By E-Mail and Overnight Delivery

Mr. Jonathan G. Katz
Securities and Exchange Commission
450 Fifth Street, NW
Washington, D.C. 20549-0609

Re: Disclosure of Mutual Fund After-Tax Returns, File No. S7-09-00

Dear Mr. Katz:

Charles Schwab Investment Management, Inc. ("CSIM") and Charles Schwab & Co., Inc. ("Schwab" ) are pleased to comment on the Securities and Exchange Commission's (the "Commission") proposed rule and form amendments under the Securities Act of 1933 and the Investment Company Act of 1940 requiring mutual funds to disclose after-tax returns based on standardized formulas (the "Proposed Amendments").1

CSIM is the investment adviser and administrator for 43 mutual funds with more than $116 billion in assets and 5 million accounts (the "SchwabFunds®"). Some SchwabFunds are actively managed, while other SchwabFunds are index funds. Schwab maintains the Mutual Fund Marketplace®, through which Schwab's customers have access to over 3,000 non-proprietary mutual funds and the SchwabFunds. Schwab serves over 1.5 million households that own more than $311 billion in mutual fund assets.

As stated in the Proposing Release, the Proposed Amendments are designed to require funds to "more effectively communicate to investors the tax consequences of investing."2 Like the Commission, we have noted that investors do not always understand that a fund's after-tax performance can vary significantly from its pre-tax performance, and that a shareholder should consider the impact of taxes when determining which funds to purchase. In its role as distributor for the SchwabFunds and separately in its role of providing educational information to all Schwab customers, Schwab has produced several customer communications designed to explain the impact of taxes on mutual fund performance. Schwab also provides after-tax returns for all of the funds sold through its Mutual Fund Marketplace.

We are writing this letter in support of the Commission's decision to require the disclosure of after-tax performance for all variable net asset value funds. We agree with the Commission's decision to require after-tax performance numbers in prospectuses and shareholder reports, but not in advertisements or other sales literature. We also concur with the Commission's proposal to allow each fund to determine how best to disclose the assumptions made in calculating after-tax performance. In addition, we have several recommendations with respect to certain mechanics, which we have set out below.

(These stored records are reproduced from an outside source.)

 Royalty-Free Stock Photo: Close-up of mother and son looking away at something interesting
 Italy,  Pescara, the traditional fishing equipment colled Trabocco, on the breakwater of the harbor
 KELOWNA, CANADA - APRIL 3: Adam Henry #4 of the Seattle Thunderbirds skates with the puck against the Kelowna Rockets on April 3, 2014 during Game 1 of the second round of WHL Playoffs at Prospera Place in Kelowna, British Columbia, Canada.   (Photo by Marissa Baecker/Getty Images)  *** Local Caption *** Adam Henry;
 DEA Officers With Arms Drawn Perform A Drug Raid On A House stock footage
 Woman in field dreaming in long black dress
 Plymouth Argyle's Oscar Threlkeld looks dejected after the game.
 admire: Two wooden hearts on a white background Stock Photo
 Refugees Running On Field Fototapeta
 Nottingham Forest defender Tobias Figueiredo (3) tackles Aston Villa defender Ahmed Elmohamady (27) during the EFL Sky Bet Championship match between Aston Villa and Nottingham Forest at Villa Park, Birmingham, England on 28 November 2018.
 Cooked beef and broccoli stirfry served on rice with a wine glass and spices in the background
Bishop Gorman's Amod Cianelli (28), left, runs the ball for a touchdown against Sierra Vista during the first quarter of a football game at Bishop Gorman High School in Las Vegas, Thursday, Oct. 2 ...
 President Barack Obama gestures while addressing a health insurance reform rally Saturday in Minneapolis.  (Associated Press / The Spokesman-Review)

Requiring Disclosure of After-Tax Returns For All Variable Net Asset Value Funds

The Proposing Release seeks comment on whether disclosure of after-tax returns should be required and whether this information is useful to, and understandable by, investors. The Proposing Release asks whether specific types of funds should be exempted from the requirements. Comment is also sought on the relative merits of requiring disclosure of after-tax returns or simply standardizing the computation of after-tax returns for funds that choose to disclose these numbers.

We concur with the Commission's decision to require after-tax disclosure for all variable net asset value funds. As the Commission points out on page 9 of the Proposing Release, the Proposed Amendments are designed to "help investors to understand the magnitude of tax costs and compare the impact of taxes on the performance of different funds." We believe that tax costs are an important issue for bond fund investors as well as equity fund investors, and that bond fund investors deserve the same opportunity to comparison-shop that equity fund investors do.

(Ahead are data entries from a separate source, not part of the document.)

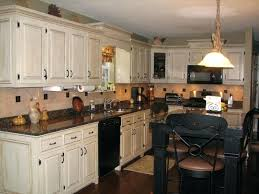 white kitchen cabinets with black island kitchen cabinets nuys shabby chic kitchen idea with white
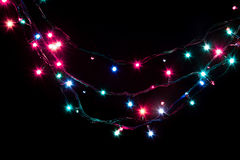 Christmas romantic decorative garland lights frame on black background with copy space Royalty Free Stock Image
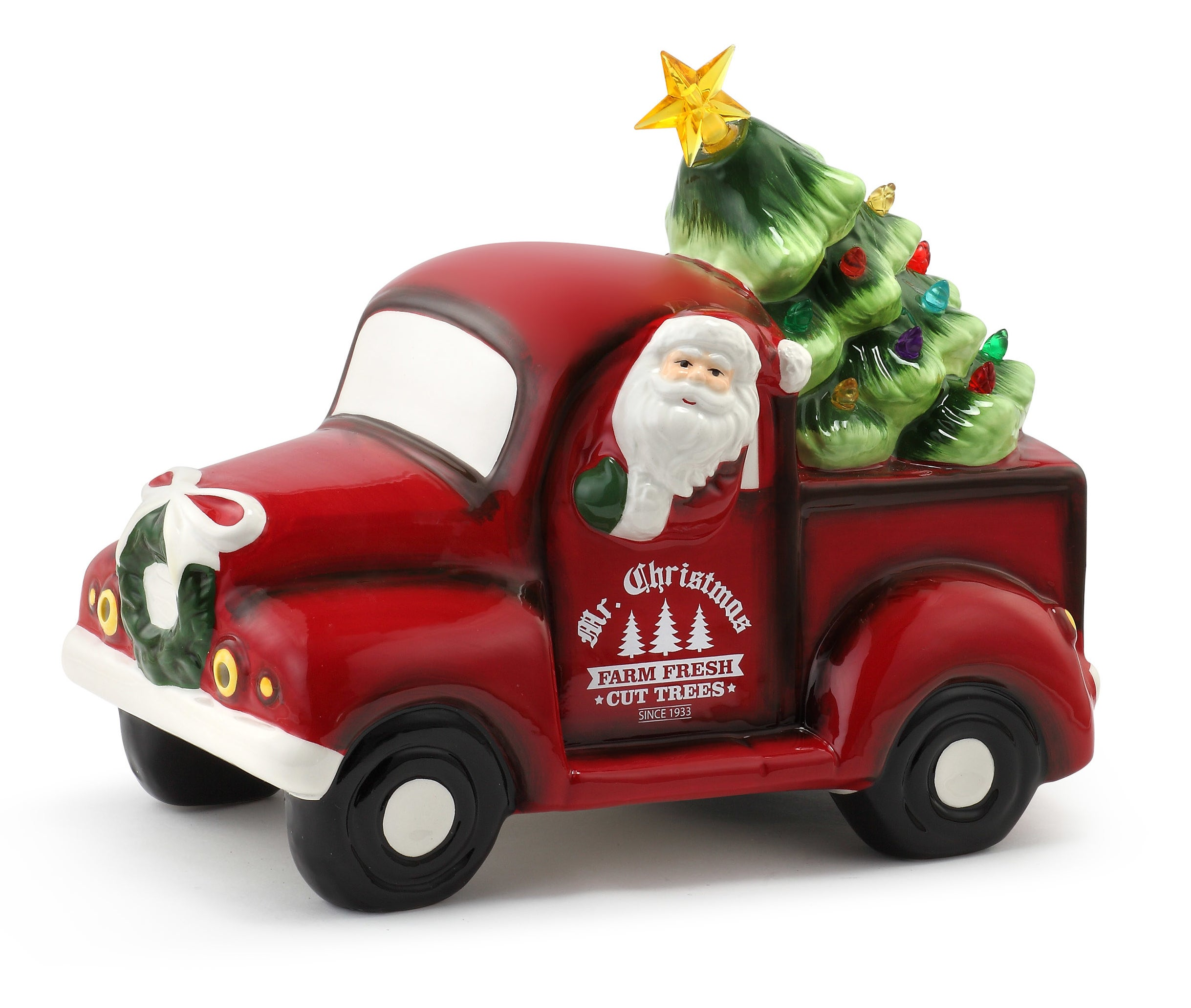 The Santa driving a truck figurine featuring a Christmas tree with LED lights turned on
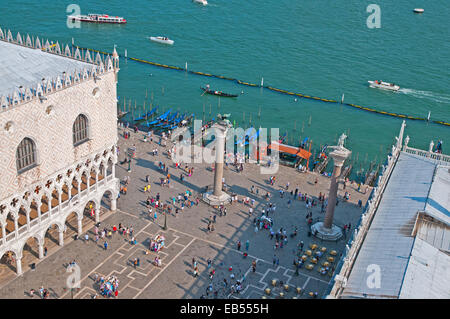 Doges Palace and Columns of Lion of St Mark and Saint Theodore and gondalas from St Marks Bell Tower Venice Italy - Stock Image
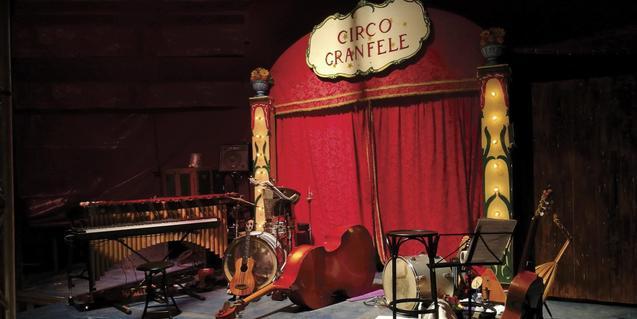 El teló d'un circ i un conjunt d'instruments abandonats al cartell de la gira d'enguany de la formació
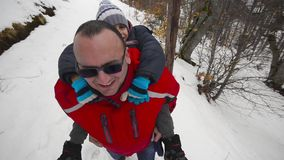 Father and son having fun on the snow stock footage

It has been our experience that bond fund after-tax performance can vary significantly from bond fund to bond fund and even from year to year within a particular fund. We also point out that while bond funds generally have not paid out capital gains distributions in the past few years, they are much more likely to do so in a declining interest rate environment.3 A capital gains distribution could come as an unpleasant surprise to bond fund shareholders, many of whom only expect to receive current income. This is particularly true with respect to municipal bond funds, since investors specifically choose these funds to minimize their tax liability and generally hold these funds in their taxable accounts. In our opinion, the receipt of a taxable capital gain distribution by a municipal bond fund investor is likely to be as unwelcome as it would be to an equity investor, if not more so. While we believe that all bond funds should be subject to the Proposed Amendments, we strongly believe that municipal bond funds in particular should report their after-tax performance.

Requiring standardized after-tax performance disclosure across all variable net asset value funds allows investors to fairly evaluate the impact of taxes on their investments regardless of category or style of fund. If uniform disclosure were not required, we believe that only those funds with exemplary after-tax performance would provide that performance to the public, thereby leaving investors without a basis for comparing the majority of funds. For all of these reasons, we support the Commission's decision to apply the Proposed Amendments across all variable net asset value funds.

Provision of Pre- and Post-Liquidation Information

The Proposed Amendments require that funds provide both pre- and post-liquidation after-tax returns. The Proposing Release seeks comment on whether both of these returns should be required, or whether just one type of return is sufficient.

We support the Commission's decision to require the inclusion of both pre-liquidation and post-liquidation after-tax performance information. Each calculation provides valuable information that an investor can use in determining whether to buy or hold a particular fund.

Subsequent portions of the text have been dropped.